Tutorial 4: Training

This tutorial puts everything together: loss functions, optimizers, gradient clipping, mixed precision training, and the training loop. It builds on Tutorial 3: Modules.

Loss Functions

All loss functions are free functions returning a scalar Variable ready for backward().

Regression Losses

use flodl::*;

let loss = mse_loss(&pred, &target)?;              // Mean Squared Error
let loss = l1_loss(&pred, &target)?;               // Mean Absolute Error
let loss = smooth_l1_loss(&pred, &target, 1.0)?;   // Huber loss (beta=1.0)
let loss = poisson_nll_loss(&pred, &target, true)?; // Poisson NLL (log_input=true)

Classification Losses

// Cross-Entropy from raw logits.
// pred: [batch, classes] logits.
// target: [batch] class indices (Int64) or [batch, classes] one-hot/soft labels.
let loss = cross_entropy_loss(&logits, &target)?;

// Negative Log Likelihood — use after log_softmax
let loss = nll_loss(&log_probs, &target)?;

// Binary Cross-Entropy (from probabilities, after sigmoid)
let loss = bce_loss(&probs, &target)?;

// Binary Cross-Entropy with logits (numerically stable — preferred)
let loss = bce_with_logits_loss(&logits, &target)?;

// Focal Loss — down-weights easy examples for class imbalance
let loss = focal_loss(&logits, &target, 0.25, 2.0)?;  // alpha, gamma

// KL Divergence
let loss = kl_div_loss(&log_pred, &target)?;

// CTC Loss — for sequence-to-sequence without alignment (speech, OCR)
let loss = ctc_loss(&log_probs, &targets, &input_lengths, &target_lengths, 0)?;

Metric Learning Losses

// Triplet margin loss — push negatives away from anchor-positive pairs
let loss = triplet_margin_loss(&anchor, &positive, &negative, 1.0)?;

// Cosine embedding loss — similar pairs close, dissimilar far
let loss = cosine_embedding_loss(&x1, &x2, &labels, 0.5)?;

// Hinge embedding loss — for binary tasks with {-1, +1} labels
let loss = hinge_embedding_loss(&input, &labels, 1.0)?;

// Margin ranking loss — x1 should be ranked higher than x2
let loss = margin_ranking_loss(&x1, &x2, &labels, 0.0)?;

Optimizers

All optimizers implement the Optimizer trait:

pub trait Optimizer {
    fn step(&mut self) -> Result<()>;
    fn zero_grad(&self);
    fn set_lr(&mut self, lr: f64);
    fn set_group_lr(&mut self, group: usize, lr: f64);  // per-group LR
}

SGD

let optimizer = SGD::new(&params, 0.01, 0.9);  // lr, momentum (0.0 for vanilla SGD)

Adam / AdamW

let optimizer = Adam::new(&params, 0.001);          // default betas (0.9, 0.999), eps=1e-8
let optimizer = AdamW::new(&params, 0.001, 0.01);   // decoupled weight decay

RMSprop

Adaptive learning rate with exponential moving average of squared gradients:

let optimizer = RMSprop::new(&params, 0.01);  // default alpha=0.99, eps=1e-8

Adagrad

Accumulates all past squared gradients — works well for sparse features:

let optimizer = Adagrad::new(&params, 0.01);

RAdam / NAdam

Rectified Adam (variance-aware warmup) and Nesterov-accelerated Adam:

let optimizer = RAdam::new(&params, 0.001);  // auto-warmup via variance rectification
let optimizer = NAdam::new(&params, 0.001);  // Nesterov momentum with Adam

Fused CUDA Optimizers

On CUDA, both Adam and AdamW automatically use _fused_adamw_ – a single multi-tensor kernel that updates all parameters, gradients, and moment buffers in one launch. A naive implementation would require 4N separate kernels (one each for momentum update, variance update, bias correction, and parameter update, per parameter). The fused path reduces this to a single kernel launch for all parameters in a group.

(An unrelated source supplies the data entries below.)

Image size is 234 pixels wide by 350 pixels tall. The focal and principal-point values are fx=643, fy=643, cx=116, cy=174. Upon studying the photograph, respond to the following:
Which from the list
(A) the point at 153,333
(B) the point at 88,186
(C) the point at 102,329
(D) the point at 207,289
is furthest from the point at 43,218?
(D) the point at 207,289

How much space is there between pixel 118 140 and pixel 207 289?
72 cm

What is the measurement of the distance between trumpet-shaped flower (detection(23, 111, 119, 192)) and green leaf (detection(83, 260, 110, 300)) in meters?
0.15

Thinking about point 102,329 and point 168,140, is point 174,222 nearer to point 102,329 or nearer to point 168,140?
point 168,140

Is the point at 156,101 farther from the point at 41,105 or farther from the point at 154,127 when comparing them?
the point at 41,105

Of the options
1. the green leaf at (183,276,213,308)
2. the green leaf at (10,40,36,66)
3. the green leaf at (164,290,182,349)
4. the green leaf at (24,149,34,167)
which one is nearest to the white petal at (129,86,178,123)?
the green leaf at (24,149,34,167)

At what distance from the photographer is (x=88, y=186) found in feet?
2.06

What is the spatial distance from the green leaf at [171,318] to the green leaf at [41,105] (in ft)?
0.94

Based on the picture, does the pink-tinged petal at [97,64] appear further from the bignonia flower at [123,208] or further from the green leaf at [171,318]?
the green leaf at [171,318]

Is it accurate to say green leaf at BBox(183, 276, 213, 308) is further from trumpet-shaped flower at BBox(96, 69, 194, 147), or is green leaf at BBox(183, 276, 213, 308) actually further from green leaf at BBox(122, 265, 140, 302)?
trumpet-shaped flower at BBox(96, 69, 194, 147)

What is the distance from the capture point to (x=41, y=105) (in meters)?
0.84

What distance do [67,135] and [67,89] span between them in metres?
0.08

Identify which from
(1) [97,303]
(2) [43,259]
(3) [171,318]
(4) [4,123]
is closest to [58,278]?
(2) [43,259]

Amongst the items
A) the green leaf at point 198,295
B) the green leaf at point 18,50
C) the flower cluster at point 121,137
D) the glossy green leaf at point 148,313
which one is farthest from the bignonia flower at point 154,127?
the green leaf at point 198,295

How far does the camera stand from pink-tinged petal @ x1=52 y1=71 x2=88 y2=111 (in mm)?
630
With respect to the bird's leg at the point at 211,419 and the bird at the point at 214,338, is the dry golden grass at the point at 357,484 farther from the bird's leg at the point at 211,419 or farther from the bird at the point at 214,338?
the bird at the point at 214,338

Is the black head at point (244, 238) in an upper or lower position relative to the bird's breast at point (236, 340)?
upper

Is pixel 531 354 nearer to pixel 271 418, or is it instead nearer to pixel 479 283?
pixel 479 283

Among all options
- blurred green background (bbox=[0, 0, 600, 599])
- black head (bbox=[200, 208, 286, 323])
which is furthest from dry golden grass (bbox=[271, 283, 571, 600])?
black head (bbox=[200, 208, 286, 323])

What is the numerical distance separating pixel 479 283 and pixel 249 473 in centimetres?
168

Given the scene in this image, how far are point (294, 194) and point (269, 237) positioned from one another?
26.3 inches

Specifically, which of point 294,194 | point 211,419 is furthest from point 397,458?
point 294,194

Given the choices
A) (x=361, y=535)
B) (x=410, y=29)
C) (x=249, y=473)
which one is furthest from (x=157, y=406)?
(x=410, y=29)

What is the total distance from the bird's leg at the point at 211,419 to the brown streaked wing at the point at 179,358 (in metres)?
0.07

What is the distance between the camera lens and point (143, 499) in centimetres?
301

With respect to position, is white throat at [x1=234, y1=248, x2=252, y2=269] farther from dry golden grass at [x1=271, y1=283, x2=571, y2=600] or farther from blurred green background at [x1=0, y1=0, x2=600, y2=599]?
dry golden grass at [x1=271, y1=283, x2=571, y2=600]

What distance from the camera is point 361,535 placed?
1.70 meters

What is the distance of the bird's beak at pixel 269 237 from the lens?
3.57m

This is completely automatic. Adam::new() and AdamW::new() use the fused path whenever parameters live on CUDA. No API changes are needed.

The fused kernel also exposes grad_scale and found_inf tensor parameters internally, which GradScaler uses for integrated mixed precision training (see Mixed Precision Training below).

Gradient Clipping

Prevent exploding gradients by clipping after backward and before the optimizer step:

// Scale gradients so total L2 norm <= max_norm
clip_grad_norm(&params, 1.0)?;

// Clamp each gradient element to [-max_val, max_val]
clip_grad_value(&params, 0.5)?;

Under the hood, clip_grad_norm uses _foreach_norm + _foreach_mul_ internally – two kernels total regardless of the number of parameters, instead of 2N kernels with a naive per-parameter approach. This is particularly beneficial on CUDA where kernel launch overhead dominates for small per-parameter operations.

Device Placement

By default, all tensors and parameters live on CPU. To train on CUDA, use move_to_device on the graph.

Moving the model

let model = build_model()?;

if flodl::cuda_available() {
    model.move_to_device(Device::CUDA(0));
}

// Create optimizer AFTER move_to_device.
let params = model.parameters();
let optimizer = Adam::new(&params, 0.001);

Trainer: write a step, get the loop

flodl’s Trainer is the universal training entry, working on any Module (Graph or otherwise), CPU, single GPU, or multi-GPU, all with the same code. You describe one training step as a closure (forward + loss); Trainer::builder owns the rest: the loop, the backward pass, the optimizer step, the gradient sync, and the device replication.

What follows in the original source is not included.